San Diego Runs Out Of Gas In Loss

For thirty minutes, the San Diego Sockers and Florida Tropics played a match worthy of a playoff. Then, the tank hit empty.

Playing their fourth match in six days, in three states, three time zones and two countries, the Sockers faded in the second half on Saturday night at the RF Funding Center in Lakeland, seeing the Eastern Conference-leading Tropics net seven goals to post an 8-5 victory. Victor Perreiras scored a hat trick for Florida (13-1), which won its eighth straight contest.

“Oh, definitely,” said head coach Phil Salvagio when asked if his team ran out of energy after halftime.

What the Sockers (11-4) lamented after the contest was their opportunity to reshape the match in the opening thirty minutes. Granted three power plays in the opening two quarters, San Diego came up empty, managing only two shots over the six minutes of man advantage. Florida netted twice on the power play in the third quarter, making special teams a key story.

"That’s the difference,” said Salvagio, “We went 0-for-4 on the power play, we even had a six-on-four at the end and couldn’t put it in.
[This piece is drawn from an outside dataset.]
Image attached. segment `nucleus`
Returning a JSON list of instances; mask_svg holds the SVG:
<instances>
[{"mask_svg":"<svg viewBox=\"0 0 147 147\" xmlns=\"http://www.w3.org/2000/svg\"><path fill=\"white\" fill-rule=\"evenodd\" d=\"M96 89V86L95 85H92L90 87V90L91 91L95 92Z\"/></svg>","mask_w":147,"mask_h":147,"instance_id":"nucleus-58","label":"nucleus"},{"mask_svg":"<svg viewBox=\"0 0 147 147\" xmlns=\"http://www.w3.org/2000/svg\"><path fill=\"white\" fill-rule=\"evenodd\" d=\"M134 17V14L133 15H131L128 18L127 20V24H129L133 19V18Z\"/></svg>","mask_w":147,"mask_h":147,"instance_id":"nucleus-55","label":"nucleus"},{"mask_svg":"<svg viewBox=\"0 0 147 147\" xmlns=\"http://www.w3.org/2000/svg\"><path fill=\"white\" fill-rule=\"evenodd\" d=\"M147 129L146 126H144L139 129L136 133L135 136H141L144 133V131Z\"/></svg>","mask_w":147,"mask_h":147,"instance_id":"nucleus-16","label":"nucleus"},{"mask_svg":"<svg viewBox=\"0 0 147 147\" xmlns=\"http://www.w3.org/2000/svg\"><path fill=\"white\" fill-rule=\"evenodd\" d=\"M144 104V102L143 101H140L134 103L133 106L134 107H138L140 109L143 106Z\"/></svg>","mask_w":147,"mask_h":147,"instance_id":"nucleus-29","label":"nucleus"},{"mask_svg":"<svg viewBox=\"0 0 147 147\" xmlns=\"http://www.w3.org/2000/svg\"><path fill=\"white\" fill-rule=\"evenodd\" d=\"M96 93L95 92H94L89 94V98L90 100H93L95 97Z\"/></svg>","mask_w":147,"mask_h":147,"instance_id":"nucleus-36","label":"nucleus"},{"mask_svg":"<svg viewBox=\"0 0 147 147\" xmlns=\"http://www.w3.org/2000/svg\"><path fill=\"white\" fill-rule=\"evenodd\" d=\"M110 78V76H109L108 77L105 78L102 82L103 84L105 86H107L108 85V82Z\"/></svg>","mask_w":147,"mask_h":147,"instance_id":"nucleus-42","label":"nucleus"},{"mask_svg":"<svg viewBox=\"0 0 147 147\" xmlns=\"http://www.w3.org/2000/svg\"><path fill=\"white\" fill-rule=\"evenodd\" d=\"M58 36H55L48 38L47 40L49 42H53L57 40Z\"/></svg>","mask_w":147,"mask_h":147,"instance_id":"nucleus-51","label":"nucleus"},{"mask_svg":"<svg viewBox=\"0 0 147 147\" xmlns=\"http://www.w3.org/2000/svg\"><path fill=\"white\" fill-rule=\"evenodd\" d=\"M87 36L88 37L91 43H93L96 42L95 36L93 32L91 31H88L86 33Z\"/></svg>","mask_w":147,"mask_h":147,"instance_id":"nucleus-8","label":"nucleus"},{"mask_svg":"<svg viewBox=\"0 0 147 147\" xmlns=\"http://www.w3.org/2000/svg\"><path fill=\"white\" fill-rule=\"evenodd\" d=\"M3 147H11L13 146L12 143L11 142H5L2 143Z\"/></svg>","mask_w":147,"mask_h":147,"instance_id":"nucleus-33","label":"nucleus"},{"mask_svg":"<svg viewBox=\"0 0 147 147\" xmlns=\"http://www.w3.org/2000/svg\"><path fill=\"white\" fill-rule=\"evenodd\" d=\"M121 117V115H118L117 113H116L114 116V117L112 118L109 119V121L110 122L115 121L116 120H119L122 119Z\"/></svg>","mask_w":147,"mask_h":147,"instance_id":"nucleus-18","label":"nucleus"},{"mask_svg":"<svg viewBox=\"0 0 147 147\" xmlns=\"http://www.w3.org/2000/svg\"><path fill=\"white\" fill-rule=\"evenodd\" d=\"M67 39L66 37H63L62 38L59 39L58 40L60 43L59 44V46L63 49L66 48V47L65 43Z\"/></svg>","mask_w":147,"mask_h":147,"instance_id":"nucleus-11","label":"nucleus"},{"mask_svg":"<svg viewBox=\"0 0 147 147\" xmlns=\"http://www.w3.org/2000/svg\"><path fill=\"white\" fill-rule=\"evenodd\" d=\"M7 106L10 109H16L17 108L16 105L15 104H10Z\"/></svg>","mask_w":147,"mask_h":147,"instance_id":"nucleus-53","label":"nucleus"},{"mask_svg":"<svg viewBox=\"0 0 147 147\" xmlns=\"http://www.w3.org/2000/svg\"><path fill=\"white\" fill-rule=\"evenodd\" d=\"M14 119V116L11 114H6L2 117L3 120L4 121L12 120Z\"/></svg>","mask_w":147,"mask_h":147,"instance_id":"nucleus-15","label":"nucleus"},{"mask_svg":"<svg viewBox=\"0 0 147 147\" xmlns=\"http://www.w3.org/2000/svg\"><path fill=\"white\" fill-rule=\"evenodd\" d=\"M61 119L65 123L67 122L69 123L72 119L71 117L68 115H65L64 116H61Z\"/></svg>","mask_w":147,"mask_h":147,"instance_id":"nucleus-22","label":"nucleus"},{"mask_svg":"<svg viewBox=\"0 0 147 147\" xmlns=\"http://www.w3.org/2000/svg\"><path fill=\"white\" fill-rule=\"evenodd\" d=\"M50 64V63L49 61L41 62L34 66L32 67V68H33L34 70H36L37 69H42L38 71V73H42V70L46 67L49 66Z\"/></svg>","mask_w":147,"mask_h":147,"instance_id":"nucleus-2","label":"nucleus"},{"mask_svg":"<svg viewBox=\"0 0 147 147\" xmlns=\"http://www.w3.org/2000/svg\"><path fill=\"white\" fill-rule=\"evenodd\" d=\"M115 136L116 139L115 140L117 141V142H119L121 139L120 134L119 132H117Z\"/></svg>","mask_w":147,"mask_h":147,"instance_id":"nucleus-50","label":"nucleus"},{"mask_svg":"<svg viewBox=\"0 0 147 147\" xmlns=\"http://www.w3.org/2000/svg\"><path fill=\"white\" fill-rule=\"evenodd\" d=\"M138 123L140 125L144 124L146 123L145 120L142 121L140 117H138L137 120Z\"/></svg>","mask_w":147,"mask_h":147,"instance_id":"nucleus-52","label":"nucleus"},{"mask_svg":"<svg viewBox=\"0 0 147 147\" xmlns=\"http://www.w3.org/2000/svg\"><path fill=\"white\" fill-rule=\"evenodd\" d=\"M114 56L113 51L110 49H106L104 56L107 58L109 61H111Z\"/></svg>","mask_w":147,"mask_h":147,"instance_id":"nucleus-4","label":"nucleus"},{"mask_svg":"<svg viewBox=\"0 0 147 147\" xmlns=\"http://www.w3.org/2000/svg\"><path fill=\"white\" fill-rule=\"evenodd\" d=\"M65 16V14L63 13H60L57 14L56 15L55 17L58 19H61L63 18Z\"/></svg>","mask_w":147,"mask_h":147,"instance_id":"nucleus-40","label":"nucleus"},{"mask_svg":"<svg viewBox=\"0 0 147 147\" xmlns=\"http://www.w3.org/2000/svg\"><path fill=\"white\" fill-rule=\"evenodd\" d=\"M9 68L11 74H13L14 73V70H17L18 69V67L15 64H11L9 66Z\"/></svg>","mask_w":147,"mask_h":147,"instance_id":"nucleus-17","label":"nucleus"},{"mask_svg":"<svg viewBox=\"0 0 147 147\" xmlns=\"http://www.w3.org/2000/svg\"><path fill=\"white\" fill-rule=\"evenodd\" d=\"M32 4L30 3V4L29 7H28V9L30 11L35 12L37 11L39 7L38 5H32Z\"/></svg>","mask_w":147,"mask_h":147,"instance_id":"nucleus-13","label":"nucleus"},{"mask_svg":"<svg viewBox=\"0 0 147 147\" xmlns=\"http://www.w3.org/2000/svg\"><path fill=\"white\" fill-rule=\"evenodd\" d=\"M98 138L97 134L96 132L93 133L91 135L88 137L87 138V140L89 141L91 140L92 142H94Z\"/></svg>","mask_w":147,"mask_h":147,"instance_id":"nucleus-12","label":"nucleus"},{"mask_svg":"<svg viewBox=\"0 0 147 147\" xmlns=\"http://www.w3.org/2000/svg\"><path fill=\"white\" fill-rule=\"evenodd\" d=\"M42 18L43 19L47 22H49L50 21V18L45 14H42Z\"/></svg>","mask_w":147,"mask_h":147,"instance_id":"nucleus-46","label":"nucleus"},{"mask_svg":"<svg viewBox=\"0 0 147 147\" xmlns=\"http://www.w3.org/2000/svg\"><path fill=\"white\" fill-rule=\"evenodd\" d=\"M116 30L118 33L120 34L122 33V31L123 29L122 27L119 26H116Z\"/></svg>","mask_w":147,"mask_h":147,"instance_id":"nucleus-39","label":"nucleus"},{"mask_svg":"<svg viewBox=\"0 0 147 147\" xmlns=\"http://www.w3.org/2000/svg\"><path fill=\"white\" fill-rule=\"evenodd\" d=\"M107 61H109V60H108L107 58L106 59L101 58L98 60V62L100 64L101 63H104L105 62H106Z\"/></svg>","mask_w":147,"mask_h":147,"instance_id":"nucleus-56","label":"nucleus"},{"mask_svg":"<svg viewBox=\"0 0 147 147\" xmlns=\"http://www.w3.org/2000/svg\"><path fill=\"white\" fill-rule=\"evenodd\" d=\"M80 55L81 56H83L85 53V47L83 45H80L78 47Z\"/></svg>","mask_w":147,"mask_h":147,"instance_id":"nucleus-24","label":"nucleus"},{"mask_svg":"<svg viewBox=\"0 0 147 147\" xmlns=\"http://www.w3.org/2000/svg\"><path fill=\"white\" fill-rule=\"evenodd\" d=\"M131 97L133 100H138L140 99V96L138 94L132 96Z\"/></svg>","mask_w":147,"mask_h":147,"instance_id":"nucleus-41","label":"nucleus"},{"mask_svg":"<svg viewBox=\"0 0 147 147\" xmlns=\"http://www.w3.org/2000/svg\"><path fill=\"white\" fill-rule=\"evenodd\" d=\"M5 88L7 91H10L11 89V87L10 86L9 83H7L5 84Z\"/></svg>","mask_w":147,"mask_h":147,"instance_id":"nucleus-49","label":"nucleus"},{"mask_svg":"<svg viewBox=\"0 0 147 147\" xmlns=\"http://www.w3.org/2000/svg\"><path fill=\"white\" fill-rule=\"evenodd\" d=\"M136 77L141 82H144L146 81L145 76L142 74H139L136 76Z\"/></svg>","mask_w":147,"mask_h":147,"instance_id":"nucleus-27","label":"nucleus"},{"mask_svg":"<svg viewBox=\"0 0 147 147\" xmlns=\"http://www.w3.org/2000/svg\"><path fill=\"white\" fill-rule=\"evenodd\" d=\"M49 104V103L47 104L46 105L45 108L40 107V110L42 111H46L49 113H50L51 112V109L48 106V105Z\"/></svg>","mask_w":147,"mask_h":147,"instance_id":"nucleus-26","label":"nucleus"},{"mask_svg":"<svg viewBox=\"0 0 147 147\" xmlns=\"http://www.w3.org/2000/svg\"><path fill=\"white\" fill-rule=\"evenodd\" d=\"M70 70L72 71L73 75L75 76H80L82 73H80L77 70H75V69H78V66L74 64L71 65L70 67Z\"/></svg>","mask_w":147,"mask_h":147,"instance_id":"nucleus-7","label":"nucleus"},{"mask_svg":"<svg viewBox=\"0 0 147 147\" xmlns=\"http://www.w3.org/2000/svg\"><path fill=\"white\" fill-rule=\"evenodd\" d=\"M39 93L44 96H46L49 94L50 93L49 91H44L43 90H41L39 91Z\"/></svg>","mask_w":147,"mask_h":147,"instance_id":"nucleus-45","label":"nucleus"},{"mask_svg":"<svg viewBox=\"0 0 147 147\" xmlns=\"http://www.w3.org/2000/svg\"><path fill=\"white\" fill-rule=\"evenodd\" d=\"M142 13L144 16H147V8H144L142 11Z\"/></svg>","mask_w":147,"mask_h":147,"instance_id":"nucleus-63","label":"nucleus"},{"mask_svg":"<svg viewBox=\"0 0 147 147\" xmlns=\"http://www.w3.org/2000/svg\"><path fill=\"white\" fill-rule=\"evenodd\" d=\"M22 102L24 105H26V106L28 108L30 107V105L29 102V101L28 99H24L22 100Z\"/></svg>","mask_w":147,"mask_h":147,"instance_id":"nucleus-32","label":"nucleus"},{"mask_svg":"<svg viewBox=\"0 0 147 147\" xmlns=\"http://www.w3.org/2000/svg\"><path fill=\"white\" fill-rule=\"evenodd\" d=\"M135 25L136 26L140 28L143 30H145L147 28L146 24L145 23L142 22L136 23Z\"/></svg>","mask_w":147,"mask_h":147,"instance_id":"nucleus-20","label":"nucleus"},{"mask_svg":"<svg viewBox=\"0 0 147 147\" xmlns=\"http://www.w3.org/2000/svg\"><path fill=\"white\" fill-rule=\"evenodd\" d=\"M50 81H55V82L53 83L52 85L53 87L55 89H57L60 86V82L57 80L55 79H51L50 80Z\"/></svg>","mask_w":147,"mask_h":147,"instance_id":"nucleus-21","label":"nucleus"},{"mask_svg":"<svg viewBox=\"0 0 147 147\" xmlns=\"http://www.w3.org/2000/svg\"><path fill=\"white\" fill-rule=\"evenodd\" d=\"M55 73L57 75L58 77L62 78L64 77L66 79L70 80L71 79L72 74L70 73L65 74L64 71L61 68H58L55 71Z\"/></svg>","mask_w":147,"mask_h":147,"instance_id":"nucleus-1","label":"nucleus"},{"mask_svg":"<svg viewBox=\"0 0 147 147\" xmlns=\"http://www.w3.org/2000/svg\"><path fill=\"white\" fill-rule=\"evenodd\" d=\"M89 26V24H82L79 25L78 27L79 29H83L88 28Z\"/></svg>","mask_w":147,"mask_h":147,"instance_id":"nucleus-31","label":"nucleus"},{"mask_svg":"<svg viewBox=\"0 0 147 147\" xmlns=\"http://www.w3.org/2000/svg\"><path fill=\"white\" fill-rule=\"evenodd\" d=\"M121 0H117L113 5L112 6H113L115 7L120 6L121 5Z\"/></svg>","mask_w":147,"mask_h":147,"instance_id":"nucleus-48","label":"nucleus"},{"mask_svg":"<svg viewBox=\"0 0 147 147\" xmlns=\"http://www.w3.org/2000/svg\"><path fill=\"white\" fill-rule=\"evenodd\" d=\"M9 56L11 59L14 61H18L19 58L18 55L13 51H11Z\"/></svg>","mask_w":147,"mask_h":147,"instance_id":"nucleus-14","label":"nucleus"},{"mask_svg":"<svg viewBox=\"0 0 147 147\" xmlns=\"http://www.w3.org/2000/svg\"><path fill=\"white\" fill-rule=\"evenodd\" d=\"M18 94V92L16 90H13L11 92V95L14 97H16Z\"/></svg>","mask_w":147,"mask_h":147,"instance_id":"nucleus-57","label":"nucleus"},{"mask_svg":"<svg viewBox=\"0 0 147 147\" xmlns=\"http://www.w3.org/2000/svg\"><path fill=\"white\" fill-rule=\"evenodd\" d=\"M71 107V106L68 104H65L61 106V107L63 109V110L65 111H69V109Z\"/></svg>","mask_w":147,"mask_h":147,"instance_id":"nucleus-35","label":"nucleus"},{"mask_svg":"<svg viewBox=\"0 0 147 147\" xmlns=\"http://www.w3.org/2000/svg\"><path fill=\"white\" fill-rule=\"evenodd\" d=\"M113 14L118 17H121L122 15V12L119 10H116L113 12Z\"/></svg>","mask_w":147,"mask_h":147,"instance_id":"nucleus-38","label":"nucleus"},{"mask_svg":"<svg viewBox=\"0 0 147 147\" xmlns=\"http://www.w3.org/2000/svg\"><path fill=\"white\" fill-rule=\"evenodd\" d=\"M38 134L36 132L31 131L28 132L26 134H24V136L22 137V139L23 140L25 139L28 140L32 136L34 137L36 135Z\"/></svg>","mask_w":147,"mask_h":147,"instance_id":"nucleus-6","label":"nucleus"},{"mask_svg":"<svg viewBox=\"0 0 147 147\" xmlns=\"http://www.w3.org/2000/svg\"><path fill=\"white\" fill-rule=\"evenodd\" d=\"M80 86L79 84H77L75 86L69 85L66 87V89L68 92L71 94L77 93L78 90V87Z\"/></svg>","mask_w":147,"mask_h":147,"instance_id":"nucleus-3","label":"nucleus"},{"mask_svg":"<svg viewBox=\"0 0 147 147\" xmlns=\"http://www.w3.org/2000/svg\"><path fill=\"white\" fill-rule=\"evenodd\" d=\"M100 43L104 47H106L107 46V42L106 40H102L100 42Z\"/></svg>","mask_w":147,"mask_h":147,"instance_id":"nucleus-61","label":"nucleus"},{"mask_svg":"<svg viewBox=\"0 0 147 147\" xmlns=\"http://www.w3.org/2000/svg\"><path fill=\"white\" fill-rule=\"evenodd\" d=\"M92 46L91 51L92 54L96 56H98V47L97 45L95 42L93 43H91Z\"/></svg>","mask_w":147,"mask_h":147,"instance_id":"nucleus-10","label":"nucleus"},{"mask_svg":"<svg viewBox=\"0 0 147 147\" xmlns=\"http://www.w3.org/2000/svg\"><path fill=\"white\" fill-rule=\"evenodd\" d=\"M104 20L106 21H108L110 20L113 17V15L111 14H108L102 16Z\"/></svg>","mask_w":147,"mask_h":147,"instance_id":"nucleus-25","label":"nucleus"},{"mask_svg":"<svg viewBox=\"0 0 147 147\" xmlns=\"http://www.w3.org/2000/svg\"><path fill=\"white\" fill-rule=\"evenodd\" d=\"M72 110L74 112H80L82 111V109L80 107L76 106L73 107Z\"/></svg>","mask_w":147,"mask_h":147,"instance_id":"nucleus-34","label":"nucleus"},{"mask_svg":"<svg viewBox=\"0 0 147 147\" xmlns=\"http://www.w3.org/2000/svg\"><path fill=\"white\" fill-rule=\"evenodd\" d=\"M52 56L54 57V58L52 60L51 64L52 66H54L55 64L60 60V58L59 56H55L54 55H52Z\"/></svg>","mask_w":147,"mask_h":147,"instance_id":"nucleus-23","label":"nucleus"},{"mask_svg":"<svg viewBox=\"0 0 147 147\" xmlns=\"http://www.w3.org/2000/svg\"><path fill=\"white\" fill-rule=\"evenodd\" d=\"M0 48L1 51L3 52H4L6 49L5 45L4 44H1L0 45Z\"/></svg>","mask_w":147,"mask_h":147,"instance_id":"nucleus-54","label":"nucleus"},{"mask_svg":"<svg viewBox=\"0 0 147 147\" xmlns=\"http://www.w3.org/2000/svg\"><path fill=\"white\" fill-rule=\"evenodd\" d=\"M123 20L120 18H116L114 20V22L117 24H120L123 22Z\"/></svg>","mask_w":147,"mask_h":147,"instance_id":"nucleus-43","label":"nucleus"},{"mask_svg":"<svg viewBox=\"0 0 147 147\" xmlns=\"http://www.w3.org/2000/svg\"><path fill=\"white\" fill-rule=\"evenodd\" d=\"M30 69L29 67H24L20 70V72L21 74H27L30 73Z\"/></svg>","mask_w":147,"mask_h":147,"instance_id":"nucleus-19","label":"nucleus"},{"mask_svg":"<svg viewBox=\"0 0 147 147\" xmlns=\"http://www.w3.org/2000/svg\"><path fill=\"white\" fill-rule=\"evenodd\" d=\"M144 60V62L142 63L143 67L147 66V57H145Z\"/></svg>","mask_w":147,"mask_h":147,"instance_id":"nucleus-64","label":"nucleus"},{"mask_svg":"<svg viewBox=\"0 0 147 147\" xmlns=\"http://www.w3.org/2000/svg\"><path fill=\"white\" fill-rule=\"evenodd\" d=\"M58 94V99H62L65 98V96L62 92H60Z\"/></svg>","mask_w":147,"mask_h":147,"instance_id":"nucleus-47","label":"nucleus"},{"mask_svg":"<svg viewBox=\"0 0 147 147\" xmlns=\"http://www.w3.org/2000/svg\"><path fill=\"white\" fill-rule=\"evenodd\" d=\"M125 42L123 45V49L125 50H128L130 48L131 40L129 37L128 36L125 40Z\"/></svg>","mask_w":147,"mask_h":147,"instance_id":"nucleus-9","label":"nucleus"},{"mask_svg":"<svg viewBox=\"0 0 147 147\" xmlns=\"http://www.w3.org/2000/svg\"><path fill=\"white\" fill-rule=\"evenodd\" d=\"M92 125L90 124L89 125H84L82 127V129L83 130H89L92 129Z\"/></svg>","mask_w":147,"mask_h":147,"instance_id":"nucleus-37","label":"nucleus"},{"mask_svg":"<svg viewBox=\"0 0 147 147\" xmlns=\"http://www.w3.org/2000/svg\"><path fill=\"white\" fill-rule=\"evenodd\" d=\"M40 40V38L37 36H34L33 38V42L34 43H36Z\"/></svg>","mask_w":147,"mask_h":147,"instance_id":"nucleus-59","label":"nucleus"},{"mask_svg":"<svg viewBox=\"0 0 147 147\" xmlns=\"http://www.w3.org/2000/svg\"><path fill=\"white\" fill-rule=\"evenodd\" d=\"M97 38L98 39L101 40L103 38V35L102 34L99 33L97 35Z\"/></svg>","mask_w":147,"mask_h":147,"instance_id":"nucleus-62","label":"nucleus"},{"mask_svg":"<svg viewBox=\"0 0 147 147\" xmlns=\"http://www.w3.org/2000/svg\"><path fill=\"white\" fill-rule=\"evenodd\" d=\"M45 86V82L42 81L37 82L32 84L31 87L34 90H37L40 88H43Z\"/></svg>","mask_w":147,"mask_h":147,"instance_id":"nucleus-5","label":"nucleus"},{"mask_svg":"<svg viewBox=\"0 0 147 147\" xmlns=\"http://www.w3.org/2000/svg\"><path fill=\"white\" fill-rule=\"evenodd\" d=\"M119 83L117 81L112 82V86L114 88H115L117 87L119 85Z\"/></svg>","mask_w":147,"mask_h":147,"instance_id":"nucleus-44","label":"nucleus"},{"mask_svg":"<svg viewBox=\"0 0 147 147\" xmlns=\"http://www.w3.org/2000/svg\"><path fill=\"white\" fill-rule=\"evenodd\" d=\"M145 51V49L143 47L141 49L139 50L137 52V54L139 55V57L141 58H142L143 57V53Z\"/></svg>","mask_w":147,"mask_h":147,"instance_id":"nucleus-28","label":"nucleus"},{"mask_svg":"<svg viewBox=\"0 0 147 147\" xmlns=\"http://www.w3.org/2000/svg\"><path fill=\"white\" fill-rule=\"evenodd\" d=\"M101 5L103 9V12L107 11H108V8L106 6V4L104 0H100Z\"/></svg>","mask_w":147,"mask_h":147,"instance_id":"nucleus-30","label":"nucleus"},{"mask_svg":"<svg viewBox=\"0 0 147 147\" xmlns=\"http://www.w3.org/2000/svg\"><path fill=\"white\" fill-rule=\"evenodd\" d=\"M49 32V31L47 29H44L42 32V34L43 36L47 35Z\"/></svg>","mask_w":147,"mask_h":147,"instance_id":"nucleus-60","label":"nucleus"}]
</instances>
We needed to get a lead, and we couldn’t get a lead.”

In a match which was billed as a possible Ron Newman Cup Final preview, the Tropics had the advantage of a week’s worth of rest and training, while the Sockers made their way from Monterrey to Sonora, to Orlando (through Phoenix), and then on to Lakeland. The opening quarter was tense and scoreless until the Tropics’ Zach Reget and Drew Ruggles worked a perfect 1-2 play at the top of the arc. Ruggles ran on Reget’s close quarters pass to toe-poke home the night’s opening goal at 14:40 for a 1-0 Florida lead.

San Diego’s Taylor Bond answered back in the second quarter, finishing a hard-working run by Eduardo Velez. The veteran known as “El Vaquero” battled his way down the boards on the right wall and through the corner to the goal wall before tapping a pass back to Bond in the heart of the crease, who smashed home his fourth goal of the season at 10:18. The match was tied 1-1 at halftime.

The Sockers’ Luis “Peewee” Ortega was shown a blue card in the final minute of the second quarter, giving Florida one minute of power play to start the second half. 27 seconds was all they would need to convert, as Perreiras got his big night started with a left-wing volley past Boris Pardo and into the net for his 13th of the season, and a 2-1 lead which would not be relinquished.

Less than three minutes later, Anthony Arico was played by his keeper into a breakaway up the middle of the field. Pardo came out to challenge, and in doing so, his hand flicked the ball outside the crease for an automatic blue card and shootout. Perreiras was given the shootout attempt and made full work of it, using a right-to-left dribble to get past Pardo before slotting the ball home at 3:05 for a 3-1 lead.